» Description of the task
Read through the lines below for the string "Blue" and copy each one that has it.

» Raw data
Segment Open

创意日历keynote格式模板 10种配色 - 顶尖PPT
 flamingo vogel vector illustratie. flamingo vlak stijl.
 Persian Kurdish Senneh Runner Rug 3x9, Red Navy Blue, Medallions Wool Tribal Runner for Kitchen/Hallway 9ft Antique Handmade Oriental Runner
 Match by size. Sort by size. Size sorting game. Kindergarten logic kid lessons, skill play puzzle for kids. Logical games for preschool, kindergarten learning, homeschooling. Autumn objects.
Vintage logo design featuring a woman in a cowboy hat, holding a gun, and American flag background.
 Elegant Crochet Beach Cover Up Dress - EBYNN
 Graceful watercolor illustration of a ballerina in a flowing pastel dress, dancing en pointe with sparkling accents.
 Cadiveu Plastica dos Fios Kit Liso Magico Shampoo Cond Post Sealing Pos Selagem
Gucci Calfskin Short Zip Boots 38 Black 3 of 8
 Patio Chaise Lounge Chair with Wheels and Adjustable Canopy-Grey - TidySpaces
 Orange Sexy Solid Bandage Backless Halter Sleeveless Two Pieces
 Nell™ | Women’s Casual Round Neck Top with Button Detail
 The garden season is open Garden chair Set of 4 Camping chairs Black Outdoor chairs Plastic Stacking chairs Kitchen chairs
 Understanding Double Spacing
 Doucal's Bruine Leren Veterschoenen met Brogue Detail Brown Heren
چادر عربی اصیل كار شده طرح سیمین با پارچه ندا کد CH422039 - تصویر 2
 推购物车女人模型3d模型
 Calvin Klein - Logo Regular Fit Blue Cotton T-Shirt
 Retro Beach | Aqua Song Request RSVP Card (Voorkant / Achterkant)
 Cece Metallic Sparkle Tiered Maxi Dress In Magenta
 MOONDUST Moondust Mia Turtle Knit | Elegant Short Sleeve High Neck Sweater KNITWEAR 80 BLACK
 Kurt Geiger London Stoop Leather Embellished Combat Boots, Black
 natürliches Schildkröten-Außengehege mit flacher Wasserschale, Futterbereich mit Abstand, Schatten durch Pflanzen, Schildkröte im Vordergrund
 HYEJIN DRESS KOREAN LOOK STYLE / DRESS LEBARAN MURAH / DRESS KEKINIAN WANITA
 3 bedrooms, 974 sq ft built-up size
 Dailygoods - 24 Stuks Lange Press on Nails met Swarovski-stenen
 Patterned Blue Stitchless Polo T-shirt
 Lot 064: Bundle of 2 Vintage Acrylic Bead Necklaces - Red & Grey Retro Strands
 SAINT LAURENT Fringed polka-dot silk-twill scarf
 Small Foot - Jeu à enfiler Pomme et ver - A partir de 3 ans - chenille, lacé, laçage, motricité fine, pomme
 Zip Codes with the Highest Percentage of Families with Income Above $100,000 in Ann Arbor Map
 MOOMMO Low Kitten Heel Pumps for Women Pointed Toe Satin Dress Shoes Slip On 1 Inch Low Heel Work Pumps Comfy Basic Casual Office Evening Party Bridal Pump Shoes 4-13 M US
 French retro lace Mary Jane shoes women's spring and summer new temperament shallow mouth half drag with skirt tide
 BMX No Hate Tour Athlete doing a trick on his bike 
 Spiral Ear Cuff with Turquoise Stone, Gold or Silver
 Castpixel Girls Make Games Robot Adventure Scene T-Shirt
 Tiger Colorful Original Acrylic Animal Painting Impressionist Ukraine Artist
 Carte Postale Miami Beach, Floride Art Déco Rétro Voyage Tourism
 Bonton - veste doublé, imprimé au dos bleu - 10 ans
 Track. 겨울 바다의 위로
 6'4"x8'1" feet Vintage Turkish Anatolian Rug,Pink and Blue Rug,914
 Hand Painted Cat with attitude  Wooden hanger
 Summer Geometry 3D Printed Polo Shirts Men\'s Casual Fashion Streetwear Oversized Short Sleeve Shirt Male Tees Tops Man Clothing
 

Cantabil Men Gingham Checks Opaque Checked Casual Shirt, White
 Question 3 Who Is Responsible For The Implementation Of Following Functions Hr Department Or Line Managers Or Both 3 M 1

Segment Closed

» Exercise answer
 Persian Kurdish Senneh Runner Rug 3x9, Red Navy Blue, Medallions Wool Tribal Runner for Kitchen/Hallway 9ft Antique Handmade Oriental Runner
 Calvin Klein - Logo Regular Fit Blue Cotton T-Shirt
 Patterned Blue Stitchless Polo T-shirt
 6'4"x8'1" feet Vintage Turkish Anatolian Rug,Pink and Blue Rug,914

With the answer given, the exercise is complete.